Burying one's head in the sand is never a solution. Even if you don't know how to respond, it's much better to be aware that your service or systems have failed than to find out when irate users or customers call.
With that in mind, start simple. Find the metrics and checks that tell you if your service is online and performing the way your users expect. Once you've got that in place, you can expand your coverage to other types of metrics that might deepen visibility into how your services interact or of their underlying systems.
How do you keep from falling into a false sense of security once your monitoring system is up and running?
Post-mortems and incident reviews are great learning opportunities. Use them to learn from any mistakes, as well as to identify areas in your environment where you would benefit from more visibility. Did your monitoring detect the issue, or did a user? Is there a leading indicator that might have brought your attention to the issue before it impacted our business?
What's your background? How did you get started in the tech business, and what do you do?
I got my start tinkering with a hand-me-down computer my parents gave my siblings when they upgraded the computer they used for their small business. I did quite a bit of tinkering over the years, but my interests got a jump start when I started playing with Linux with the goal of building a home router. I quickly found myself attending user group meetings with groups like SCLUG, UCLA LUG, and others. The skills I picked up at LUGs and in personal projects helped me pick up consulting and entry-level sys admin work.
Since then, I've spent many years as sys admin. I've led infrastructure automation and tooling teams for large web operations like Edmunds.com and Ooyala. Most recently, I've had the opportunity to combine my interest in large scale systems with my open source community activities as director of technical community at Datadog.
You clearly do a lot with open source, and for the open source community. Why's open source important to you?
The open source community and Linux helped me get my start in technology. The open nature of Linux and other software made it possible me to dive in and learn about how everything fit together. Then LUGs and other community activities were always there to help if I ever got stuck. It's important to me to stay active the community and give back so that others can have similar experiences.
Wait a minute, aren't you that one guy from SCaLE? How did you get involved with SCaLE and how's it going?
Indeed! I'm one of the co-founders and the current conference chair of SCaLE. SCaLE started back in 2002 as a one-day event focused on open source and free software at the University of Southern California. We started SCaLE at time where there were very few tech events in the Southern California area. Additionally, the available FOSS/Linux focused events were primarily organized as a commercial ventures (e.g., LinuxWorld). Between geography, cost, and in some cases, age requirements, we found it was quite difficult to see developer-led sessions about the open source projects we were interested in. In the spirit of open source, we decided to scratch our own itch and build a place where we could attend the sessions we were interested in seeing. Naively, we thought, "How hard could it be to start a conference?"
Thus, SCaLE was born.
We are now launching planning for our 15th year of SCaLE, which will be held March 2-5, 2017 at the Pasadena Convention Center. While the event has grown from just a few hundred our first year to 3,200 attendees, we've made a strong effort to keep our community feel. We like to think we've succeeded in meeting our original goals of bringing community, academia, and business together under a single affordable and accessible conference.

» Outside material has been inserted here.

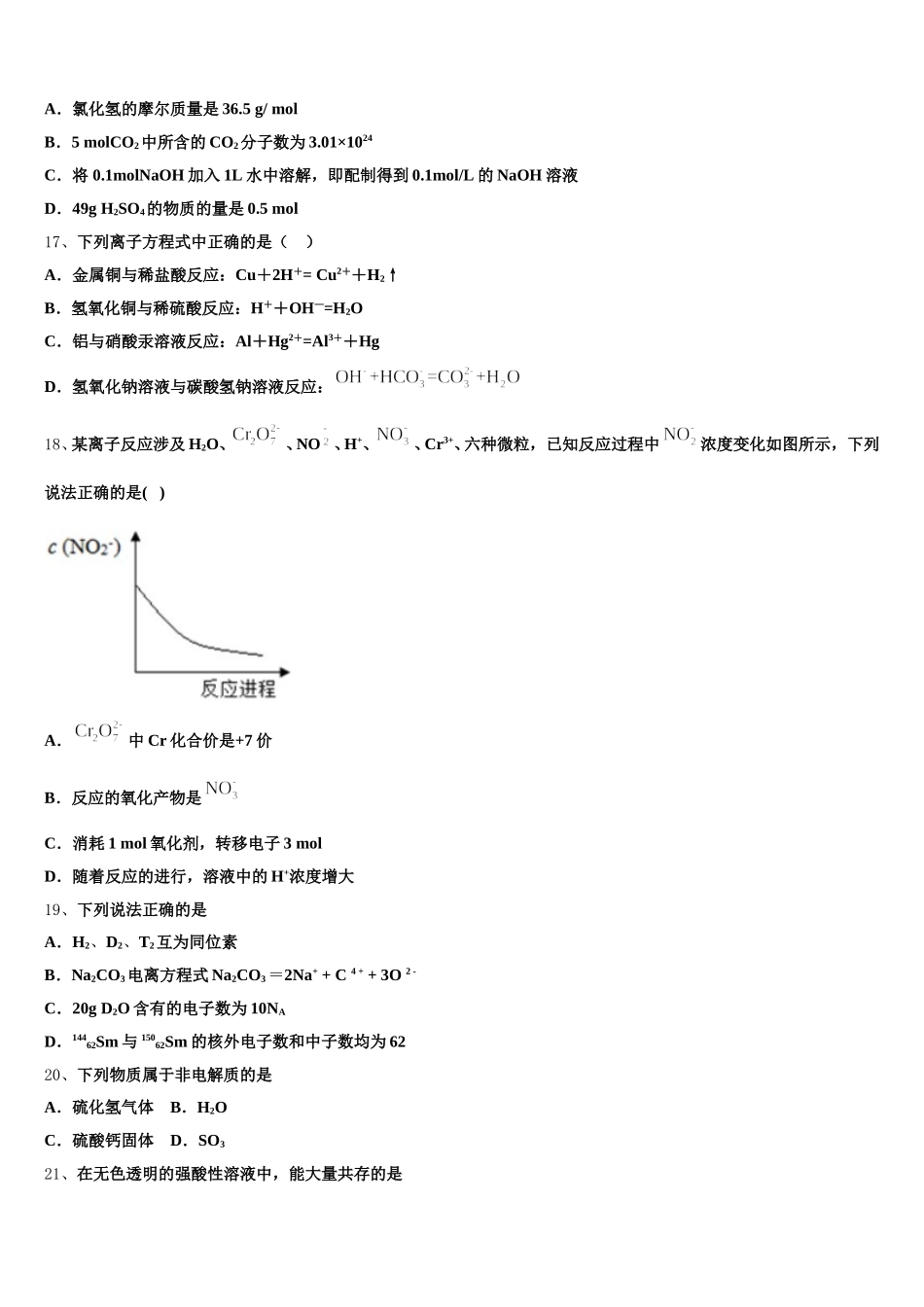 2026届广东省广州市白云区高一上化学期中调研模拟试题含解析_第3页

In that case, I have to ask: What distribution of Linux do you use, and what's your current desktop or window manager?
My home machine runs Ubuntu, so Unity on the desktop. My personal servers tend to be Debian-based.
At Datadog, we primarily use Ubuntu across our infrastructure, although we work with a wide set of Linux distros to ensure our open source agent works well across the board. Our Docker containers start off from a Debian image.